Firefighters also remind residents that this is a good time to check the batteries in your home's smoke detectors.
On the bright side, we get an extra hour of sleep; on the not-so-bright side, we will be commuting home in the dark in the evening. For folks with seasonal affective disorder, the shorter days could produce moodiness and an overpowering urge for mid-afternoon catnaps.
You can blame Ben Franklin for the twice-a-year clock-changing event, according to National Geographic.
The founding father, scientist, and diplomat, came up with the idea in 1784 — but in a way that deployed his infamous wit.
In a letter to the Journal of Paris, the thrifty Franklin suggested that costly candles could be replaced with free sunlight by having folks rise with the sun and hitting the sack earlier, National Geographic said.
He knew however, that implementing his idea wouldn’t be easy and humorously proposed taxing window shutters and shooting cannons off to rouse folks out of their beds -- well, for the spring ahead part anyway.

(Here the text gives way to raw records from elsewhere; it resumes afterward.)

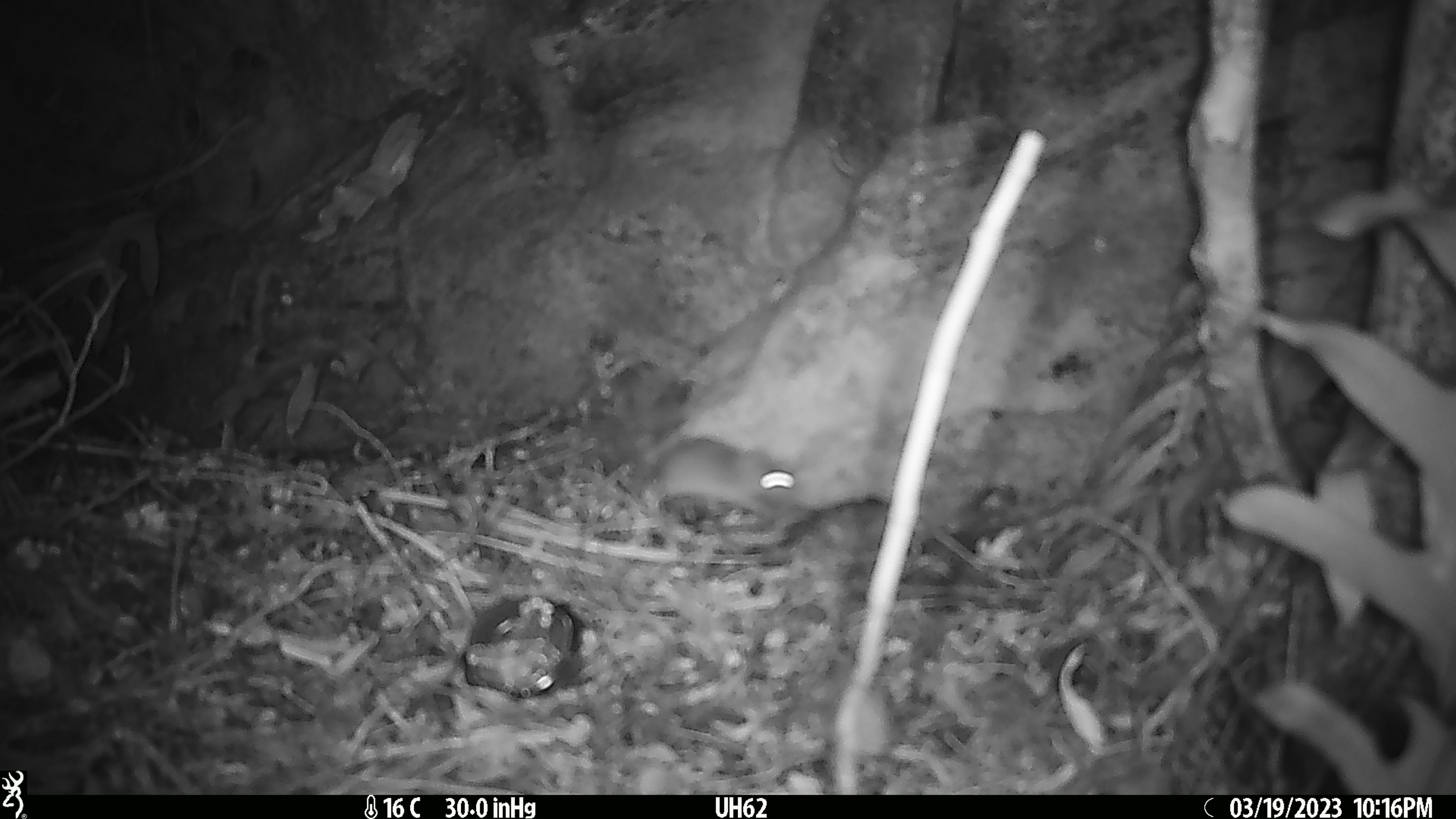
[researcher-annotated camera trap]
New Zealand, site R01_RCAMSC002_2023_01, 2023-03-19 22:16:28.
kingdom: Animalia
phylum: Chordata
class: Mammalia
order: Rodentia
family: Muridae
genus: Mus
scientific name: Mus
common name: mouse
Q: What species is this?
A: Mouse (Mus).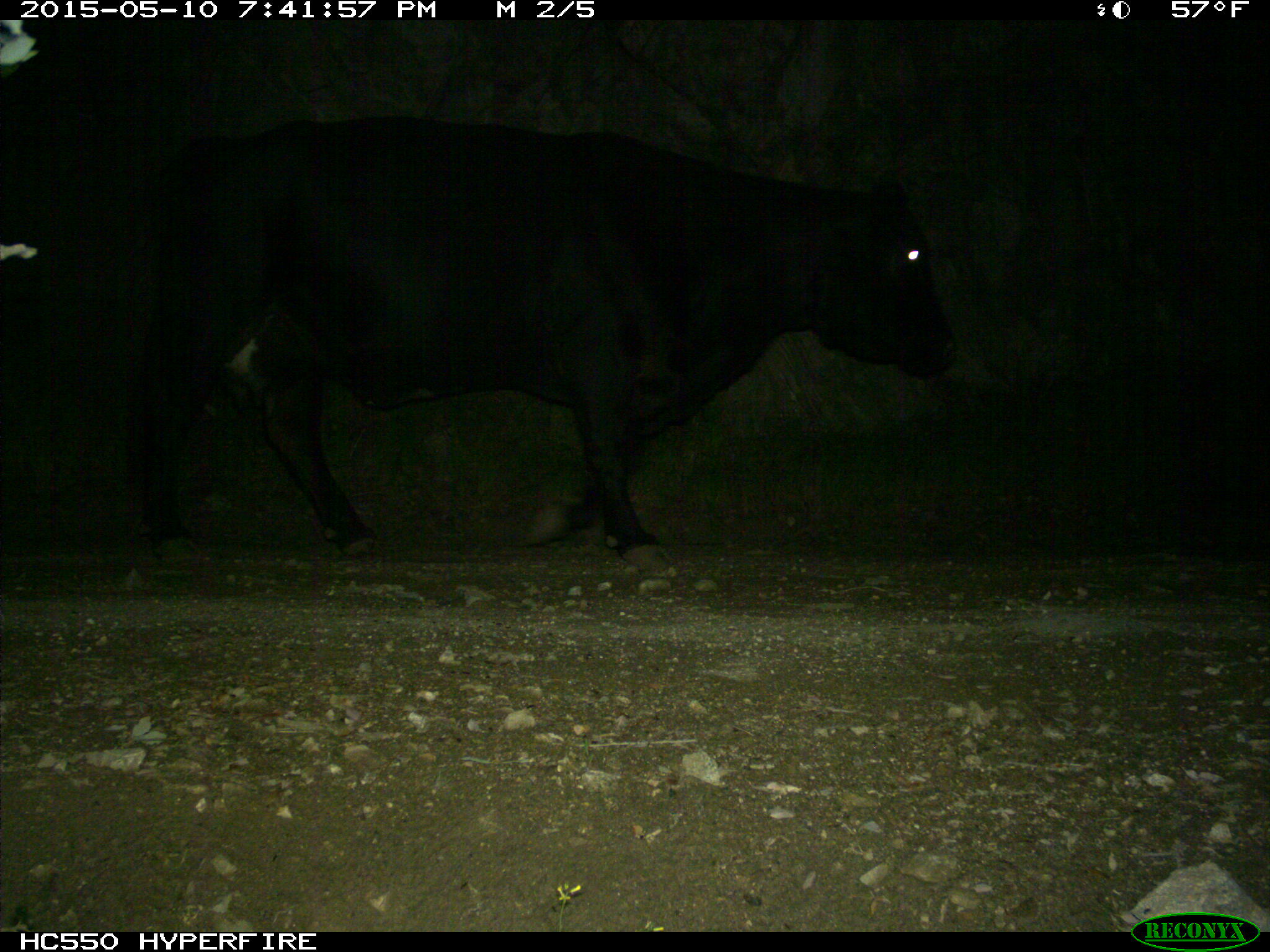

Franklin may have been taking on the French for being lazy, but his idea took root and about a 100 years later, New Zealander George Hudson proposed the modern idea of Daylight Saving Time.
Germany and Austria-Hungary implemented it for the first time, nationwide, in the early 1900s, and many countries went on to adopt it – especially, it has been said, during the energy crunch of the 1970s when saving on electric bills was a priority.
If all the clock-changing bugs you, there are places to turn … so to speak.
States and territories that don’t observe Daylight Saving Time include Hawaii, Guam, Puerto Rico, most of Arizona and the Virgin Islands.